The lowest-level layer offered by itools.xml is an event driven parser. See this usage example:
>>> from itools.xml import (XMLParser, START_ELEMENT,
... END_ELEMENT, TEXT)
>>>
>>> data = 'Hello <em>Baby</em>'
>>> for type, value, line in XMLParser(data):
... if type == START_ELEMENT:
... tag_uri, tag_name, attributes = value
... print 'START TAG :', tag_name
... elif type == END_ELEMENT:
... tag_uri, tag_name = value
... print 'END TAG :', tag_name
... elif type == TEXT:
... print 'TEXT :', value
...
TEXT : Hello
START TAG : em
TEXT : Baby
END TAG : em
This example just prints a message to the standard output each time the start of an element, the end of an element or a text node is found.
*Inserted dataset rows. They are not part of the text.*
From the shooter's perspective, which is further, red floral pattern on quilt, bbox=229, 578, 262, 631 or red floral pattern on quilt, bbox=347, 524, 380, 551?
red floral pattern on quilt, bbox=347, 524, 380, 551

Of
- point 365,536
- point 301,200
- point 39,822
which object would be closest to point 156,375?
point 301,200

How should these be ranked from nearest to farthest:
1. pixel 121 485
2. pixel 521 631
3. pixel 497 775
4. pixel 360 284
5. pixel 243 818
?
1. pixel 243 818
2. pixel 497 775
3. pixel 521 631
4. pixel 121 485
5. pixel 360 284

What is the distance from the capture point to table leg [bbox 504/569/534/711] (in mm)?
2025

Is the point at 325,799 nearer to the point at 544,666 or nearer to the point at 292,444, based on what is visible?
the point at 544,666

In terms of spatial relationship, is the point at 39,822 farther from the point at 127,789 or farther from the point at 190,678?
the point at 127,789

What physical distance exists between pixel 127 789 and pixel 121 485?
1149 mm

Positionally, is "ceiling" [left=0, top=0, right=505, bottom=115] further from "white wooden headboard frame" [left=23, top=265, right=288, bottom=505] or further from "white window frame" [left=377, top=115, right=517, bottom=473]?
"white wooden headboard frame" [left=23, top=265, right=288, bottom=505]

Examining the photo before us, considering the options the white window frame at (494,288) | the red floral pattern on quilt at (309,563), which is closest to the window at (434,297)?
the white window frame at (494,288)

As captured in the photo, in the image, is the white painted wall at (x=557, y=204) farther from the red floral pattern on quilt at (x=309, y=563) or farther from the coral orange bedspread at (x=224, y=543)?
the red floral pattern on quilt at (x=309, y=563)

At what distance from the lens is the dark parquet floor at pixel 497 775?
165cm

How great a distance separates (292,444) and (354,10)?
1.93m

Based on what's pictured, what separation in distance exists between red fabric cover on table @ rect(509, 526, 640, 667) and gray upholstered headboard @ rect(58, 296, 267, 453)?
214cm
The parser returns a list of events, where every event is a tuple of three values: the event type, the value (which depends on the event type) and the line number. The events implemented are:
Event
Value
XML_DECL
(version, encoding, standalone)
DOCUMENT_TYPE
(name, doctype)
START_ELEMENT
(tag uri, tag name, attributes)
END_ELEMENT
(tag uri, tag name)
TEXT
value
COMMENT
value
PI
(name, value)
CDATA
value
All values (text nodes, comments, attribute values, etc.) are returned as byte strings, in the source encoding. doctype is an instance of a DocType object.
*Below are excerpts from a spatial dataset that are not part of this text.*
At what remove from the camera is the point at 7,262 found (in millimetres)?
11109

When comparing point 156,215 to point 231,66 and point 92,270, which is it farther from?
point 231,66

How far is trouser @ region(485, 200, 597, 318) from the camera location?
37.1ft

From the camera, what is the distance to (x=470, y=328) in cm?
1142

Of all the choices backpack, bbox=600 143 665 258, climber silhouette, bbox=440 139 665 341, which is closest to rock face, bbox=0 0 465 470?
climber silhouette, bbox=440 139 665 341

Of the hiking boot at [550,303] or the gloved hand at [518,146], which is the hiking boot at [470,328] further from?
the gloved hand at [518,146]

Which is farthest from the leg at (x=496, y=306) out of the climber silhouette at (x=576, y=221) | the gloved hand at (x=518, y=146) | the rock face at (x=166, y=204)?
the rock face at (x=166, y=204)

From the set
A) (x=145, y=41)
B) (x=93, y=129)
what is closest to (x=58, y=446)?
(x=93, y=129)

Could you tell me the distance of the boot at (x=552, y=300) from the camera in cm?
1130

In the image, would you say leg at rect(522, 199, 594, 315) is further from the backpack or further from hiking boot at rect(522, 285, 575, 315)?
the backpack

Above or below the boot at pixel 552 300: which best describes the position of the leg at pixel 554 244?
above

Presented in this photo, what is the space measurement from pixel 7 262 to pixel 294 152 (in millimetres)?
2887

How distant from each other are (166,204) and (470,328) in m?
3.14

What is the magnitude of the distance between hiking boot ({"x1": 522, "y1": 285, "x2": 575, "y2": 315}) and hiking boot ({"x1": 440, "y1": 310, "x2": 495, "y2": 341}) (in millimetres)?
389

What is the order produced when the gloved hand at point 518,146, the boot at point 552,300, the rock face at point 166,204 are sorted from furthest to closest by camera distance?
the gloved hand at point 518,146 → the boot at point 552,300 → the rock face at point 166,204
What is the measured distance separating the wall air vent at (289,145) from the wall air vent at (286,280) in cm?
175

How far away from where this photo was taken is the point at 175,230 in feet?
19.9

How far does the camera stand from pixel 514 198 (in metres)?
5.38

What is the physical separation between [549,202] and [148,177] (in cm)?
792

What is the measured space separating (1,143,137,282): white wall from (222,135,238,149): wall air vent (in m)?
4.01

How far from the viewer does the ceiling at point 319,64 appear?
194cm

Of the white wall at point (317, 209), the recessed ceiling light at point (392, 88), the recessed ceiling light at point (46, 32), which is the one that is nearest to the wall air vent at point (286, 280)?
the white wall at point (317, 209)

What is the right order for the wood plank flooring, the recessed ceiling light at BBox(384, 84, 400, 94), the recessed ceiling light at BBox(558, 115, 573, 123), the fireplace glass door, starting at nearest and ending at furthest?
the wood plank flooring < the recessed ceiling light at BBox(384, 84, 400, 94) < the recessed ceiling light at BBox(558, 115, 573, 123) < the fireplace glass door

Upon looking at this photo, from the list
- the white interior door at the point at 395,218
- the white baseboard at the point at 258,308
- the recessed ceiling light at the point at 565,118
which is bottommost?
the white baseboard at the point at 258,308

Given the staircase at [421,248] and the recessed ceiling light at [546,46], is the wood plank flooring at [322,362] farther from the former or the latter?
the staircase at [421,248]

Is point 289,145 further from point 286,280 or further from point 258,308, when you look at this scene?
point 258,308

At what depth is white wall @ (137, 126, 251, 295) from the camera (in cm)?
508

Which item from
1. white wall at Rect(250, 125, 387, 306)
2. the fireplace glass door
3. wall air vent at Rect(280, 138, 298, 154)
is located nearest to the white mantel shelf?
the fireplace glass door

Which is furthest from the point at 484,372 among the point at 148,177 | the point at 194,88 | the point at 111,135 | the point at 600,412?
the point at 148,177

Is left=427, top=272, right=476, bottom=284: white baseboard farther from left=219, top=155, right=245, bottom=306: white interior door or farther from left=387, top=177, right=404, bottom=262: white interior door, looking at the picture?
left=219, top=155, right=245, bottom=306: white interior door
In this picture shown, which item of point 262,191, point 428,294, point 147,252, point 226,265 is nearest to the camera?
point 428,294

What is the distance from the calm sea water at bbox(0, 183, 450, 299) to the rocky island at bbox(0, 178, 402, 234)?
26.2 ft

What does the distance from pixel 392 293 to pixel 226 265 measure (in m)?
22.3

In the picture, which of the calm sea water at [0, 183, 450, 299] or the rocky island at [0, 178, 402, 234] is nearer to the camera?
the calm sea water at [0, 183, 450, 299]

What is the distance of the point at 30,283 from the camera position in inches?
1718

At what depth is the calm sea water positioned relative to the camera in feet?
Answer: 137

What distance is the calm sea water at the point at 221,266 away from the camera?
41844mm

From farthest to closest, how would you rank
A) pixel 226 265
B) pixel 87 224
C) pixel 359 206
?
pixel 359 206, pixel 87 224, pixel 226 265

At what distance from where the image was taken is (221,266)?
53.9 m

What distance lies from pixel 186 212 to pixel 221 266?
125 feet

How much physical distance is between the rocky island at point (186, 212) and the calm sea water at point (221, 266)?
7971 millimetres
The element attributes are returned as a dictionary where the key is a tuple of the namespace URI and the local name of the attribute, and the value is the value of the attribute.
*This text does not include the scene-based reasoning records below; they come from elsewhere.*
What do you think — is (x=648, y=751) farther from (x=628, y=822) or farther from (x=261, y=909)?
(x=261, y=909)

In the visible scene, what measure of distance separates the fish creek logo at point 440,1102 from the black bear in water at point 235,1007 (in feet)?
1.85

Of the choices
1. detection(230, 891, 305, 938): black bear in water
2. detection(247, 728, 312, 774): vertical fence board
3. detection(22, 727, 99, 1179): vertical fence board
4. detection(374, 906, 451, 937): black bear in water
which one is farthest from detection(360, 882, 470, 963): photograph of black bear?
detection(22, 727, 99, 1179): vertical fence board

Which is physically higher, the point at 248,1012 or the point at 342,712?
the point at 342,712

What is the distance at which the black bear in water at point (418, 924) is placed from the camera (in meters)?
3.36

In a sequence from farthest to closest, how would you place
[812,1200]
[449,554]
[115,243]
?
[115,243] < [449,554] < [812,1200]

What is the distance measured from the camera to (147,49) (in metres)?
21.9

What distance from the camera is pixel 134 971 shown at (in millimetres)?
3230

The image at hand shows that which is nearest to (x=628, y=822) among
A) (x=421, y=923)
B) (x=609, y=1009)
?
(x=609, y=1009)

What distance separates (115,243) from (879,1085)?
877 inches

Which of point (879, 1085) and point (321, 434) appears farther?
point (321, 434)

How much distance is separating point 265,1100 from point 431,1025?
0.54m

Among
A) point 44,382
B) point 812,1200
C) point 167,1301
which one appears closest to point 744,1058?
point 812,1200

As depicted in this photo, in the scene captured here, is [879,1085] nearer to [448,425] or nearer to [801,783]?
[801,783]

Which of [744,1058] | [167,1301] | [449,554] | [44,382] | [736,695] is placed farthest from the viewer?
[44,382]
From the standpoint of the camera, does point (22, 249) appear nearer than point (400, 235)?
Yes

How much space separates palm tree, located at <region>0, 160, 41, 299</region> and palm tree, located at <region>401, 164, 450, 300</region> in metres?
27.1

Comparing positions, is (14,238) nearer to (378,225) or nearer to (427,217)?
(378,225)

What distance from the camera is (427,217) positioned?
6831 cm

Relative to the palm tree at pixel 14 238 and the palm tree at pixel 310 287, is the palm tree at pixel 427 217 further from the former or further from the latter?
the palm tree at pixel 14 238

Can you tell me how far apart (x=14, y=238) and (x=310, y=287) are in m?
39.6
For example, when processing the XML fragment:
<x xmlns="namespace1" xmlns:n2="namespace2" >
<test a="1" n2:b="2" />
</x>
For the tag "test", the parser will return the attributes this way:
('namespace1', 'test',
{('namespace2', 'b'): '2', (None, 'a'): '1'})
The parser always resolves the element and attribute prefixes and returns the namespace URIs instead. The namespace declarations are returned as attributes.